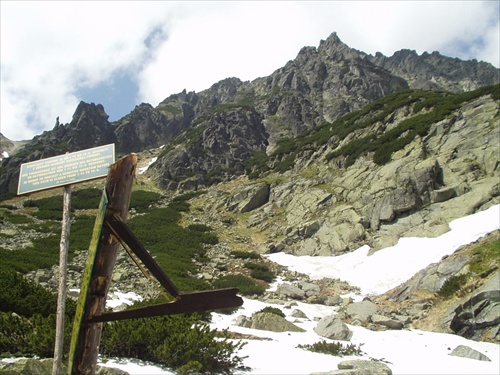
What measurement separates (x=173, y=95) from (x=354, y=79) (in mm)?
69648

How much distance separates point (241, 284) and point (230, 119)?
194ft

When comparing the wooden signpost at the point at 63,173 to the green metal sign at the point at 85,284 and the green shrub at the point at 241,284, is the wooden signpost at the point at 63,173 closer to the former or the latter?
the green metal sign at the point at 85,284

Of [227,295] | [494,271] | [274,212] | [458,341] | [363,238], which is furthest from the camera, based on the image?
[274,212]

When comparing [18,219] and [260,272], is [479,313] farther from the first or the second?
[18,219]

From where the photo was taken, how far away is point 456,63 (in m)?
150

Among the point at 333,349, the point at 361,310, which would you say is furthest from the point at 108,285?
the point at 361,310

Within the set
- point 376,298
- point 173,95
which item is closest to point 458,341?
point 376,298

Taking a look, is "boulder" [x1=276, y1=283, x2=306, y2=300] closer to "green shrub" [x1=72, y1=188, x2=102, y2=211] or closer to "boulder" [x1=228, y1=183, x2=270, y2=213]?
"boulder" [x1=228, y1=183, x2=270, y2=213]

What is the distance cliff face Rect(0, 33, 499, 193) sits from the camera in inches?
2443

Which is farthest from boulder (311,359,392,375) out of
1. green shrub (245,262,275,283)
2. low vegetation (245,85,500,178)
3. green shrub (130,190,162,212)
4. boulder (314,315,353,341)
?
green shrub (130,190,162,212)

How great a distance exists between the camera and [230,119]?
249 ft

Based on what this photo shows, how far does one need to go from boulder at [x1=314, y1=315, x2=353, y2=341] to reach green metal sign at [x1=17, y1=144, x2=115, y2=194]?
10.9 meters

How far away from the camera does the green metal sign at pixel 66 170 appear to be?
394cm

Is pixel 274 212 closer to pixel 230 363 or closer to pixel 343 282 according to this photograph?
pixel 343 282
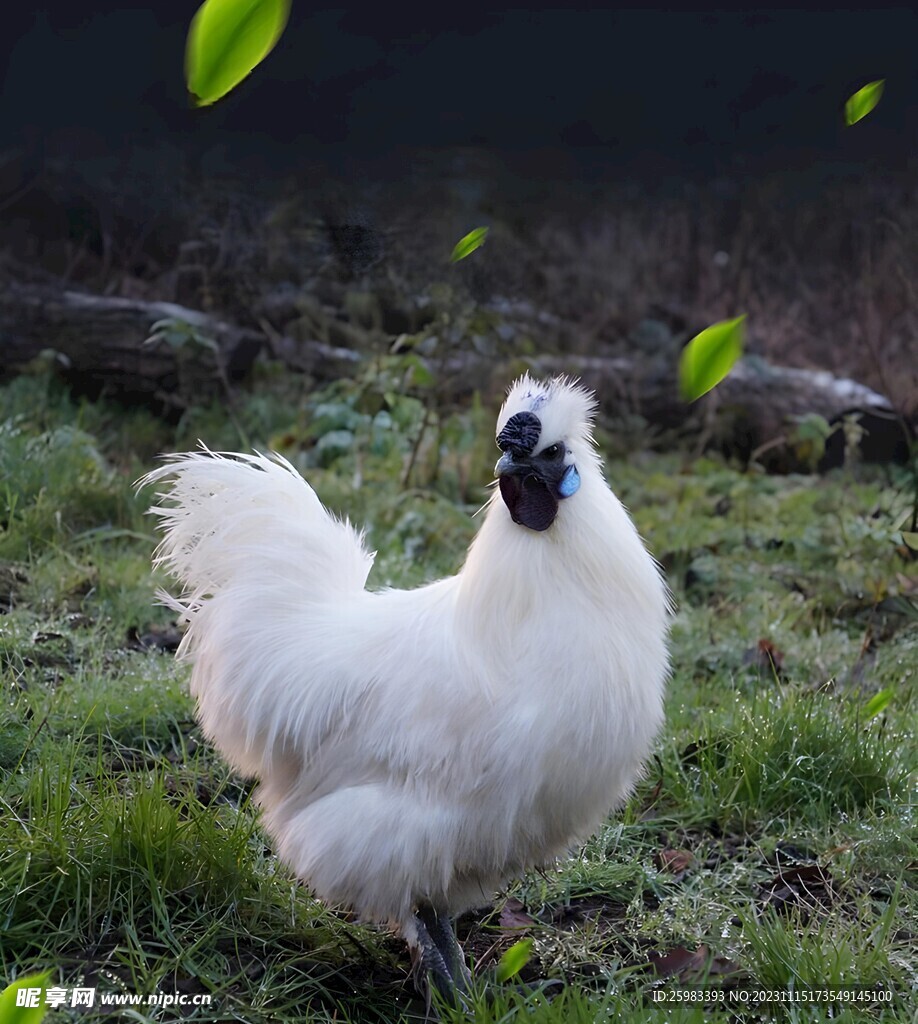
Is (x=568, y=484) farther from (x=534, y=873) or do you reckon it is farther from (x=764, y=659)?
(x=764, y=659)

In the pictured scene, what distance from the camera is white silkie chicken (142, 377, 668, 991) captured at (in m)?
2.46

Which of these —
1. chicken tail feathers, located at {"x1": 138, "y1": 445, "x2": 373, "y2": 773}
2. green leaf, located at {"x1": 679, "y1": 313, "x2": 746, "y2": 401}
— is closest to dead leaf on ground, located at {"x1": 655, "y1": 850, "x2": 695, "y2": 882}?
chicken tail feathers, located at {"x1": 138, "y1": 445, "x2": 373, "y2": 773}

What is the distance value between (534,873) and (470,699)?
1.08 m

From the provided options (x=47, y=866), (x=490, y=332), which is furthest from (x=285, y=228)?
(x=47, y=866)

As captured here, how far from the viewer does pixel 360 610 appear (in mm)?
2898

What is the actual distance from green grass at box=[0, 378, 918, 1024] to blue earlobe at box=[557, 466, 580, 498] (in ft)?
3.87

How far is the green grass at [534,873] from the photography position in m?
2.62

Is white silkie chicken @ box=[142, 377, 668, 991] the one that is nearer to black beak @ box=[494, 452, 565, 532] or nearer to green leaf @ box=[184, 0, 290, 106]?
black beak @ box=[494, 452, 565, 532]

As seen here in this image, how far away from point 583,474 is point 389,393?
4.08 metres

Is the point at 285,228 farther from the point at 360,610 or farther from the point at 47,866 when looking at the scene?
the point at 47,866

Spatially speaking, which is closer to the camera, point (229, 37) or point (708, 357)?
point (229, 37)

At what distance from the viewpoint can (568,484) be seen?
2584 millimetres

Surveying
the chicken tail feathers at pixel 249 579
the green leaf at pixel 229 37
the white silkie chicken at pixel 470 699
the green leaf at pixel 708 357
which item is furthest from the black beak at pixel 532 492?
the green leaf at pixel 229 37

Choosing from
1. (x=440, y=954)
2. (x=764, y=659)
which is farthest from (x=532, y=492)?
(x=764, y=659)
+-------+
# [WHAT THE TASK ASKS]
Format the items above as a JSON list of strings, with one string per line. Leave out blank lines and the pictures.

# [FULL RESPONSE]
[
  "What measurement separates (x=173, y=95) from (x=354, y=79) (in mm)?",
  "69648",
  "How much distance separates point (241, 284) and point (230, 119)?",
  "194ft",
  "When comparing the wooden signpost at the point at 63,173 to the green metal sign at the point at 85,284 and the green shrub at the point at 241,284, is the wooden signpost at the point at 63,173 closer to the former or the latter?",
  "the green metal sign at the point at 85,284",
  "Of [227,295] | [494,271] | [274,212] | [458,341] | [363,238], which is furthest from the camera, based on the image?",
  "[274,212]",
  "When comparing [18,219] and [260,272], is [479,313] farther from the first or the second?",
  "[18,219]",
  "From where the photo was taken, how far away is point 456,63 (in m)?",
  "150",
  "Among the point at 333,349, the point at 361,310, which would you say is furthest from the point at 108,285?",
  "the point at 361,310",
  "Within the set",
  "- point 376,298",
  "- point 173,95",
  "which item is closest to point 458,341?",
  "point 376,298",
  "Taking a look, is \"boulder\" [x1=276, y1=283, x2=306, y2=300] closer to \"green shrub\" [x1=72, y1=188, x2=102, y2=211] or closer to \"boulder\" [x1=228, y1=183, x2=270, y2=213]?",
  "\"boulder\" [x1=228, y1=183, x2=270, y2=213]",
  "What is the distance cliff face Rect(0, 33, 499, 193) sits from the camera in inches?",
  "2443",
  "Which is farthest from boulder (311,359,392,375) out of",
  "1. green shrub (245,262,275,283)",
  "2. low vegetation (245,85,500,178)",
  "3. green shrub (130,190,162,212)",
  "4. boulder (314,315,353,341)",
  "?",
  "green shrub (130,190,162,212)",
  "How great a distance exists between the camera and [230,119]?",
  "249 ft",
  "Based on what this photo shows, how far does one need to go from boulder at [x1=314, y1=315, x2=353, y2=341] to reach green metal sign at [x1=17, y1=144, x2=115, y2=194]?",
  "10.9 meters",
  "How far away from the camera does the green metal sign at pixel 66 170 appear to be?",
  "394cm",
  "Is pixel 274 212 closer to pixel 230 363 or closer to pixel 343 282 according to this photograph?",
  "pixel 343 282",
  "Is (x=568, y=484) farther from (x=534, y=873) or do you reckon it is farther from (x=764, y=659)?",
  "(x=764, y=659)",
  "In the pictured scene, what distance from the camera is white silkie chicken (142, 377, 668, 991) captured at (in m)?",
  "2.46",
  "Which of these —",
  "1. chicken tail feathers, located at {\"x1\": 138, \"y1\": 445, \"x2\": 373, \"y2\": 773}",
  "2. green leaf, located at {\"x1\": 679, \"y1\": 313, \"x2\": 746, \"y2\": 401}",
  "— is closest to dead leaf on ground, located at {\"x1\": 655, \"y1\": 850, \"x2\": 695, \"y2\": 882}?",
  "chicken tail feathers, located at {\"x1\": 138, \"y1\": 445, \"x2\": 373, \"y2\": 773}",
  "What is the distance value between (534,873) and (470,699)?",
  "1.08 m",
  "From the provided options (x=47, y=866), (x=490, y=332), which is furthest from (x=285, y=228)?",
  "(x=47, y=866)",
  "As captured here, how far from the viewer does pixel 360 610 appear (in mm)?",
  "2898",
  "What is the actual distance from green grass at box=[0, 378, 918, 1024] to blue earlobe at box=[557, 466, 580, 498] (in ft)?",
  "3.87",
  "How far is the green grass at [534,873] from the photography position in m?",
  "2.62",
  "Is white silkie chicken @ box=[142, 377, 668, 991] the one that is nearer to black beak @ box=[494, 452, 565, 532] or nearer to green leaf @ box=[184, 0, 290, 106]?",
  "black beak @ box=[494, 452, 565, 532]",
  "As seen here in this image, how far away from point 583,474 is point 389,393?",
  "4.08 metres",
  "Is the point at 285,228 farther from the point at 360,610 or farther from the point at 47,866 when looking at the scene?",
  "the point at 47,866",
  "Spatially speaking, which is closer to the camera, point (229, 37) or point (708, 357)?",
  "point (229, 37)",
  "At what distance from the viewpoint can (568,484) be seen?",
  "2584 millimetres",
  "Surveying",
  "the chicken tail feathers at pixel 249 579",
  "the green leaf at pixel 229 37",
  "the white silkie chicken at pixel 470 699",
  "the green leaf at pixel 708 357",
  "which item is furthest from the black beak at pixel 532 492?",
  "the green leaf at pixel 229 37",
  "Choosing from",
  "1. (x=440, y=954)",
  "2. (x=764, y=659)",
  "which is farthest from (x=532, y=492)?",
  "(x=764, y=659)"
]